Inevitably, we had to reduce our largest expenditure: our salary bill. Our ANU Recovery Plan saw areas across campus revisit their work plans and staffing profiles, and the 51³Ô¹ÏÍø provided a generous voluntary separation program. As a result, we farewelled many valued colleagues.
Amid the turmoil, ANU has held true to its mission of serving Australia. We led the university sector in offering a flexible admissions approach to new undergraduates, making offers of places based on their year 11 academic results in recognition of the disruption to year 12. Our experts have advised governments on responding to a global pandemic at scale: from vaccine development, to rebuilding the economy and detecting COVID-19 through sewage, they have helped guide and shape the Australian response to the most widespread public health emergency in living memory. That takes the experience and expertise of a lifetime spent studying and researching, and validated the investment our society makes in nurturing a world-class academic community at ANU.
Our academics have continued to develop research that impacts society in other ways. From supporting the rehabilitation and release of koalas following the bushfires, to launching a new centre for bushfire detection and prevention and uncovering hard truths - including evidence that around three-quarters of Australians hold implicit or unconscious biases against First Nations people.
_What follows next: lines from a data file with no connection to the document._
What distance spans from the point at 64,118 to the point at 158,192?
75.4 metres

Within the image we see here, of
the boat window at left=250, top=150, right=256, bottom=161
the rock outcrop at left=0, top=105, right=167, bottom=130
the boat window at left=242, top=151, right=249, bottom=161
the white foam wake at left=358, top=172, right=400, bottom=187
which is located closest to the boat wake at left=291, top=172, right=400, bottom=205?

The ANU mandate to create a more just and equitable society and use our space to broker conversations about the most enduring challenges we face has rarely seemed more important.
We continued to showcase our university and nourish the intellectual needs of our community by hosting COVID-safe events in either hybrid or entirely digital formats, allowing our community to engage with their campus from afar. The flexibility enabled by these new ways of working, studying and living will continue in some form post-pandemic, one of the few happy legacies of our adaptation to a more distanced society. 2020 has taught us many things, but importantly, it has shown us that our community is the heart and soul of our campus; and I thank our staff for their outstanding support and resilience during a year of such uncertainty and change.
Throughout this most turbulent of years, our role as the national university has sharpened. We have proudly and willingly shared our academic resources with a nation coping with immense, unplanned change. We have analysed, advised, explained, and demystified - and in doing so we have helped chart a course through the unknown. Every member of ANU should be as proud as I am of the role our university has played in helping navigate Australia through this extraordinary year.